METHODS: Subjects with Lupus vasculitis were included in the study. The standard management (SM) was used in all subjects for 8 weeks; one group added Pycnogenol® (150 mg/day) to SM.
RESULTS: The two groups completing 8 weeks were comparable at baseline with 12 subjects managed with SM and 14 subjects supplemented with Pycnogenol®. No side effects due to Pycnogenol® were observed; Pycnogenol® was associated with an optimal tolerability. The proportion of patients with photosensitivity, oral ulcers, renal-associated hematuria (minimal), leukopenia, lymphopenia, thrombocytopenia, positive anti-DNA and positive antiphospolipids tests were significantly lower in the Pycnogenol® group (P<0.05) at 8 weeks in comparison with controls. No difference in activity between SM and supplementation was observed for rash, serositis, anemia, neurological symptoms (all mild at inclusion) and anti-Smith.
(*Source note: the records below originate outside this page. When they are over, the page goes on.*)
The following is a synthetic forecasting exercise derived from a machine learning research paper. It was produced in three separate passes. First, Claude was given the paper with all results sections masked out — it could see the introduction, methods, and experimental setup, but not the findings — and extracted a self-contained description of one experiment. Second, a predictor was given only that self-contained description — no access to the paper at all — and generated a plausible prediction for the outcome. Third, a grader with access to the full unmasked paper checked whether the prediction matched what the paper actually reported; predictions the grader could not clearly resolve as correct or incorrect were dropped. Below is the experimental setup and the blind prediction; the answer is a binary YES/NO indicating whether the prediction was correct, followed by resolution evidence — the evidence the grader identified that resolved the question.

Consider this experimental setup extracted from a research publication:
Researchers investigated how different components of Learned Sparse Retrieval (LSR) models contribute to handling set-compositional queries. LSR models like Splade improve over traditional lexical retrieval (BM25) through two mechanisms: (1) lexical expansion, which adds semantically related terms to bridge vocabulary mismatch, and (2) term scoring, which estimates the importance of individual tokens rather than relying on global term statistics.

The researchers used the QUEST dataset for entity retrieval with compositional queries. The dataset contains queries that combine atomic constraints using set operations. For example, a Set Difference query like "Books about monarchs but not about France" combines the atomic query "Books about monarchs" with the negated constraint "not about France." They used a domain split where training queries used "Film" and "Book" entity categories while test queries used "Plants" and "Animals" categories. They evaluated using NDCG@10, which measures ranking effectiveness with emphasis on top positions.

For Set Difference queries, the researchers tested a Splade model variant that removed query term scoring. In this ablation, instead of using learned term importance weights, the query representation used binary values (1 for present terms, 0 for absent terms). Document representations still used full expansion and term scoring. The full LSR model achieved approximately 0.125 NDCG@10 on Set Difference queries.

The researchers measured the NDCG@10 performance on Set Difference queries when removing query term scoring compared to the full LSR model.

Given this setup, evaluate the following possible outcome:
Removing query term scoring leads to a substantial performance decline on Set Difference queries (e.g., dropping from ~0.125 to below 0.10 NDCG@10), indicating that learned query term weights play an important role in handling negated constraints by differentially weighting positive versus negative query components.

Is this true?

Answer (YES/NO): YES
Considering additional clinical parameters such as the need for corticosteroids, peripheral ischemia, oxidative stress, the effects of Pycnogenol® appeared to be superior to SM alone (P<0.05). The decrease in oxidative stress was significantly higher with Pycnogenol® (P<0.05) compared to SM. This is particularly interesting as it has not been observed before in LV. Considering microvascular parameters, the number of subjects with ‘cold’ hypoperfused thermographic areas was significantly lower in the supplement group (P<0.05) and distal flux (laser Doppler) was higher with the supplement (P<0.05) at 8 weeks.
CONCLUSIONS: This pilot registry indicates that Pycnogenol® can be safely used in subjects with LV with mild symptoms (in remission) possibly avoiding some drug treatments that may cause side effects. A larger study in progress is evaluating the effects of Pycnogenol® on recurrent symptoms in subjects in remission.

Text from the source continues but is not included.